PROMPT:
Could you pull out the items starting with the line that contains "Does point 1091,481" and going on through the last line of the items, reproducing each line unchanged?

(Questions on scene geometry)
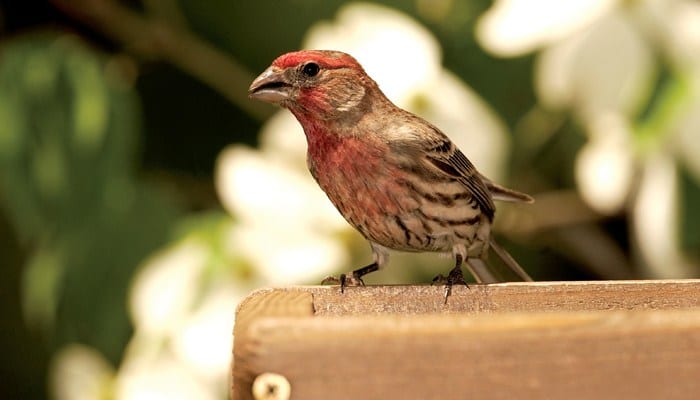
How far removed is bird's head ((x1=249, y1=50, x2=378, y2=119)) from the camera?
114cm

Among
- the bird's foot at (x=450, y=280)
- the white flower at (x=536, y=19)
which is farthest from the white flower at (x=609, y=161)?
the bird's foot at (x=450, y=280)

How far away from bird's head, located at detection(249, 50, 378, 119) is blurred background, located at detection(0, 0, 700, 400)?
0.54 metres

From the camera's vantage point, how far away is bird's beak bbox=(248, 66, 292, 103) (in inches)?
43.9

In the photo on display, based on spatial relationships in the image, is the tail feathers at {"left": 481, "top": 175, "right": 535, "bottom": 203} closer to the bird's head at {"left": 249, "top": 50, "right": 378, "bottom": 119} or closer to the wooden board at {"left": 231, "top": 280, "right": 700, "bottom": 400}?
the bird's head at {"left": 249, "top": 50, "right": 378, "bottom": 119}

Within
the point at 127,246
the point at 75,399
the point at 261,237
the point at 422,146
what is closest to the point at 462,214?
the point at 422,146

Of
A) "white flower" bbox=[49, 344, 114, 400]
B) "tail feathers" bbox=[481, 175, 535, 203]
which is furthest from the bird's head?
"white flower" bbox=[49, 344, 114, 400]

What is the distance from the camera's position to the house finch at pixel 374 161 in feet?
3.80

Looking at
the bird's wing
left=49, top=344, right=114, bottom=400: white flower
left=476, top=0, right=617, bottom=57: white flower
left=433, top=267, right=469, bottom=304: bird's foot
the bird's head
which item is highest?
left=476, top=0, right=617, bottom=57: white flower

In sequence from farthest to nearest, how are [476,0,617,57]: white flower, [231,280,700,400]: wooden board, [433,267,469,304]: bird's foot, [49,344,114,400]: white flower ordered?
[49,344,114,400]: white flower, [476,0,617,57]: white flower, [433,267,469,304]: bird's foot, [231,280,700,400]: wooden board

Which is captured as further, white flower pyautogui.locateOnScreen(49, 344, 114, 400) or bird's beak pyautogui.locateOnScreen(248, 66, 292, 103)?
white flower pyautogui.locateOnScreen(49, 344, 114, 400)

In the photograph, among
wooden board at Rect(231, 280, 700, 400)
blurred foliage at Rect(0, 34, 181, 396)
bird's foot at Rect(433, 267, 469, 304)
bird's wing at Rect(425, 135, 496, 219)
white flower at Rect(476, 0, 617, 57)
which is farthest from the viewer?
blurred foliage at Rect(0, 34, 181, 396)

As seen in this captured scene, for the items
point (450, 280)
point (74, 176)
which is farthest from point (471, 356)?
point (74, 176)

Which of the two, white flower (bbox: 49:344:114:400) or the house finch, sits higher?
the house finch

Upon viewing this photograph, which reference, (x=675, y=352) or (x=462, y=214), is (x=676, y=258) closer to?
(x=462, y=214)
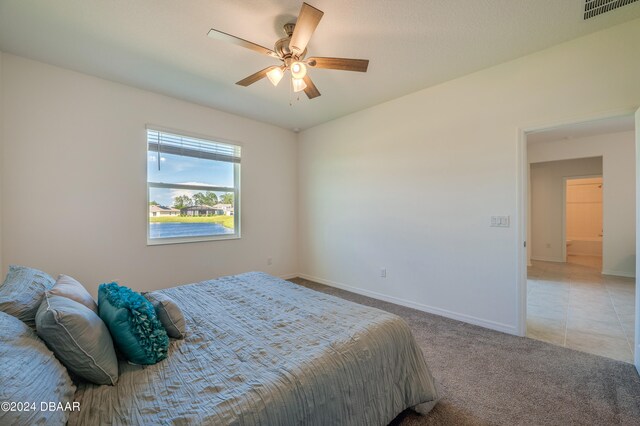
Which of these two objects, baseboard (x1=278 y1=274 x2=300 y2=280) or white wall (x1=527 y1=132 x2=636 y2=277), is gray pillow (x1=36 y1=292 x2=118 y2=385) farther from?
white wall (x1=527 y1=132 x2=636 y2=277)

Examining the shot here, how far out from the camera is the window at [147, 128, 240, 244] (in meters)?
3.38

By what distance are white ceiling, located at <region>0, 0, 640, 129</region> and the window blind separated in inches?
24.6

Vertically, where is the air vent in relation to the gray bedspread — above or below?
above

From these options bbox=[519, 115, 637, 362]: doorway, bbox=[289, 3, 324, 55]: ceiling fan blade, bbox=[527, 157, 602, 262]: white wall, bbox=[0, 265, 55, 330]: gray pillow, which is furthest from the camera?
bbox=[527, 157, 602, 262]: white wall

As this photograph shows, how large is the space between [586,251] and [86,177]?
36.0 feet

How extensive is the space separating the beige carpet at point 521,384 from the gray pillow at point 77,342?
5.06 feet

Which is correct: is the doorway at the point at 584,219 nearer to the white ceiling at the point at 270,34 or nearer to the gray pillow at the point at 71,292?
the white ceiling at the point at 270,34

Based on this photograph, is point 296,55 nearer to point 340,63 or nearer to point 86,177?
point 340,63

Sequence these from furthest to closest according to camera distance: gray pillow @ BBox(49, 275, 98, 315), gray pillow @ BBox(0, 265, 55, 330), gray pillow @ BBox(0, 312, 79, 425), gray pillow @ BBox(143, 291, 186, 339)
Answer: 1. gray pillow @ BBox(143, 291, 186, 339)
2. gray pillow @ BBox(49, 275, 98, 315)
3. gray pillow @ BBox(0, 265, 55, 330)
4. gray pillow @ BBox(0, 312, 79, 425)

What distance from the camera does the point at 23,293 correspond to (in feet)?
4.04

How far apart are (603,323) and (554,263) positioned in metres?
3.89

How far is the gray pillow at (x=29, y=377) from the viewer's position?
726mm

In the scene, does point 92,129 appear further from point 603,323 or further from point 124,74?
point 603,323

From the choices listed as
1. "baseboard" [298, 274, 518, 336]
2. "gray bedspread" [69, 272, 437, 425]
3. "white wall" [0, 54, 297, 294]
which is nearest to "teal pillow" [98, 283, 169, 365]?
"gray bedspread" [69, 272, 437, 425]
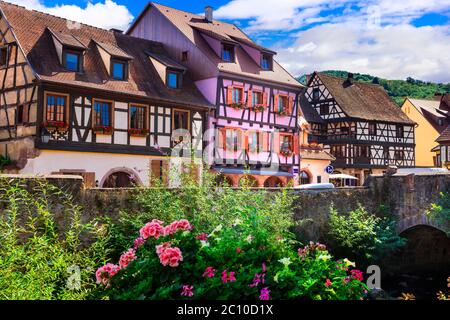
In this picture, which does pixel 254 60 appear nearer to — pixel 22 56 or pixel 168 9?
pixel 168 9

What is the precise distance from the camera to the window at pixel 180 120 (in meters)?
23.1

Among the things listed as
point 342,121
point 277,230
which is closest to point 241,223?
point 277,230

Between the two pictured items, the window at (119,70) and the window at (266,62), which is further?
the window at (266,62)

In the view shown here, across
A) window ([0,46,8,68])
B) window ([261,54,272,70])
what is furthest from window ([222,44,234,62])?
window ([0,46,8,68])

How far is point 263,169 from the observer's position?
89.6ft

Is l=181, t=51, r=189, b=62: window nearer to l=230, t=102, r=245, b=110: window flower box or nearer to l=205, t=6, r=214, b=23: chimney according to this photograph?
l=230, t=102, r=245, b=110: window flower box

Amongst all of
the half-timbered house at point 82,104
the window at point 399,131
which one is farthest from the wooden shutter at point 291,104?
the window at point 399,131

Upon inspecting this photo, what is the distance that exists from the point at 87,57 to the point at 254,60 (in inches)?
378

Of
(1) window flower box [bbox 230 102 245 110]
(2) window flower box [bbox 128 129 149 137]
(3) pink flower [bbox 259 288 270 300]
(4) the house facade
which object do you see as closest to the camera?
(3) pink flower [bbox 259 288 270 300]

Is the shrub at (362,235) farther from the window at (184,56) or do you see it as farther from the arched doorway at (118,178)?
the window at (184,56)

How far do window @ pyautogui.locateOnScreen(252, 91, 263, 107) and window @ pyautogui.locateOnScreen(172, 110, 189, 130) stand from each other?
449cm

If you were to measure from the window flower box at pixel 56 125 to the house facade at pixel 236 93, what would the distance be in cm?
693

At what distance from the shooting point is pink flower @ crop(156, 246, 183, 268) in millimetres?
5980

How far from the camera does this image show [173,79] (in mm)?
24078
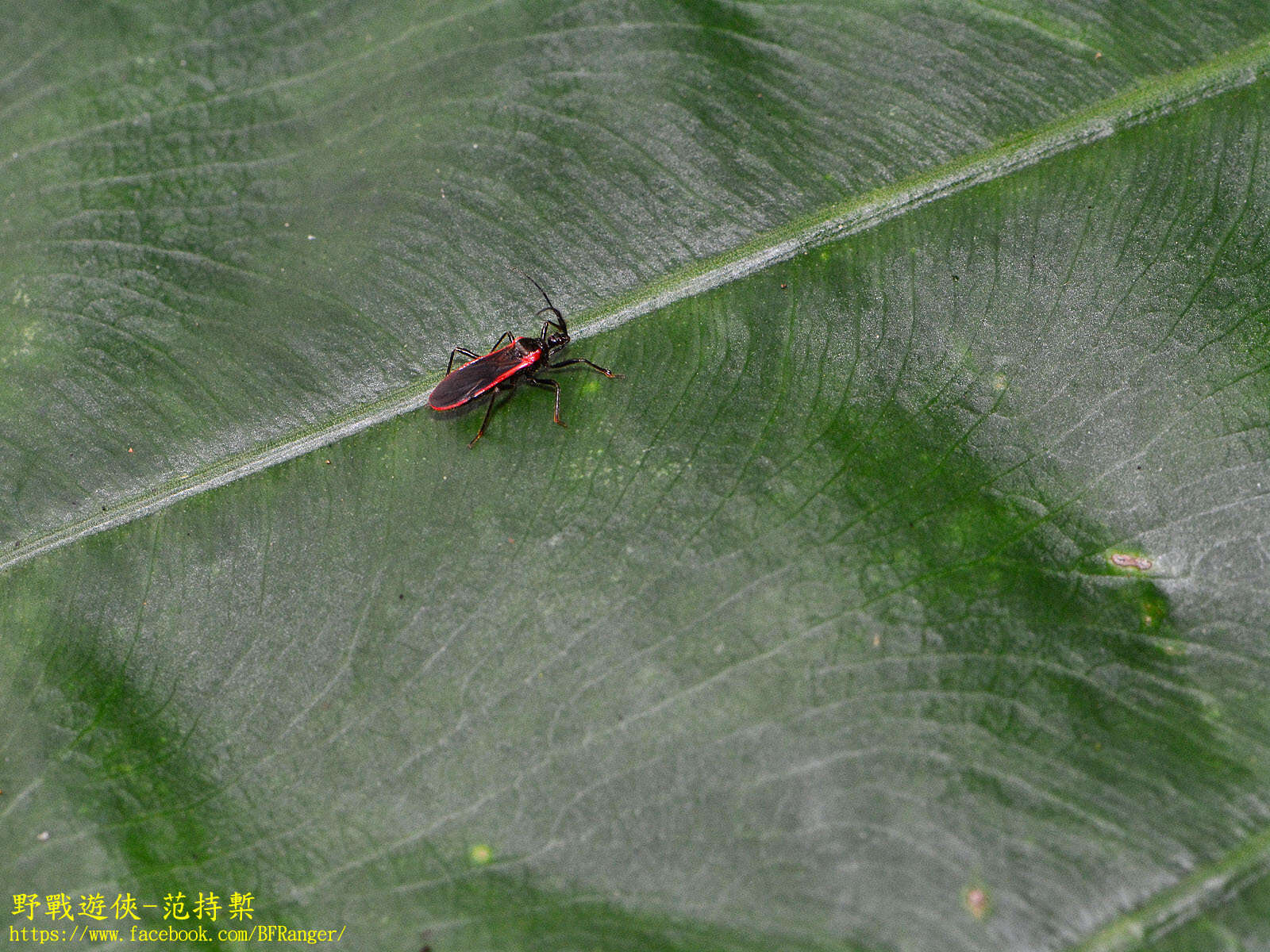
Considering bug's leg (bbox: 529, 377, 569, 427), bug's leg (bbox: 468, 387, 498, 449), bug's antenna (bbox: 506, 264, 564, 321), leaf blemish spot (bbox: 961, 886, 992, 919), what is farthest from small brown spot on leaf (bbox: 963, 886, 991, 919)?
bug's antenna (bbox: 506, 264, 564, 321)

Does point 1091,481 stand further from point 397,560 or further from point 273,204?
point 273,204

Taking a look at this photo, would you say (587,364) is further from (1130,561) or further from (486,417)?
(1130,561)

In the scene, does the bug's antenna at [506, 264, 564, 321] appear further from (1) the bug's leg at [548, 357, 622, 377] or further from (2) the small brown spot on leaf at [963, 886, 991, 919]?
(2) the small brown spot on leaf at [963, 886, 991, 919]

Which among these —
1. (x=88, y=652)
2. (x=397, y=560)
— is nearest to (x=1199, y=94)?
(x=397, y=560)

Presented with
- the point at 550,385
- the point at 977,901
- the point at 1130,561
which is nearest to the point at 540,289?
the point at 550,385

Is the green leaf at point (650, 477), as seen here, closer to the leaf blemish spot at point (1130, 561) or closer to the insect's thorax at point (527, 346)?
the leaf blemish spot at point (1130, 561)

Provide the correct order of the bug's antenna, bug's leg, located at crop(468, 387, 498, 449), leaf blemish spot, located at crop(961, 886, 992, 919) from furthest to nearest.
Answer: the bug's antenna, bug's leg, located at crop(468, 387, 498, 449), leaf blemish spot, located at crop(961, 886, 992, 919)

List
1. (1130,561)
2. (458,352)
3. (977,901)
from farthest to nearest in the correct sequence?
(458,352) → (1130,561) → (977,901)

IN RESPONSE:
Does point 1091,481 stand further from point 397,560 or further from point 273,204?
point 273,204

Taking a look at this photo, would you say (587,364) is further from (1130,561) or further from (486,417)?
(1130,561)

In the scene, does the bug's antenna at [506, 264, 564, 321] appear further from (1) the bug's leg at [548, 357, 622, 377] or further from (2) the small brown spot on leaf at [963, 886, 991, 919]?
(2) the small brown spot on leaf at [963, 886, 991, 919]

Which among these —
1. (x=88, y=652)
2. (x=397, y=560)
— is nearest to (x=1199, y=94)?
(x=397, y=560)

Presented with
- the point at 550,385
- the point at 977,901
- the point at 1130,561
which is nearest to the point at 540,289?
the point at 550,385

Is the green leaf at point (650, 477), as seen here, closer to the leaf blemish spot at point (1130, 561) or closer to the insect's thorax at point (527, 346)?
the leaf blemish spot at point (1130, 561)

Provide the correct order of the bug's antenna, bug's leg, located at crop(468, 387, 498, 449), leaf blemish spot, located at crop(961, 886, 992, 919) from furthest to nearest.
Answer: the bug's antenna, bug's leg, located at crop(468, 387, 498, 449), leaf blemish spot, located at crop(961, 886, 992, 919)

List
1. (1130,561)
2. (458,352)
3. (977,901)
from farthest to nearest in the correct sequence?
(458,352) → (1130,561) → (977,901)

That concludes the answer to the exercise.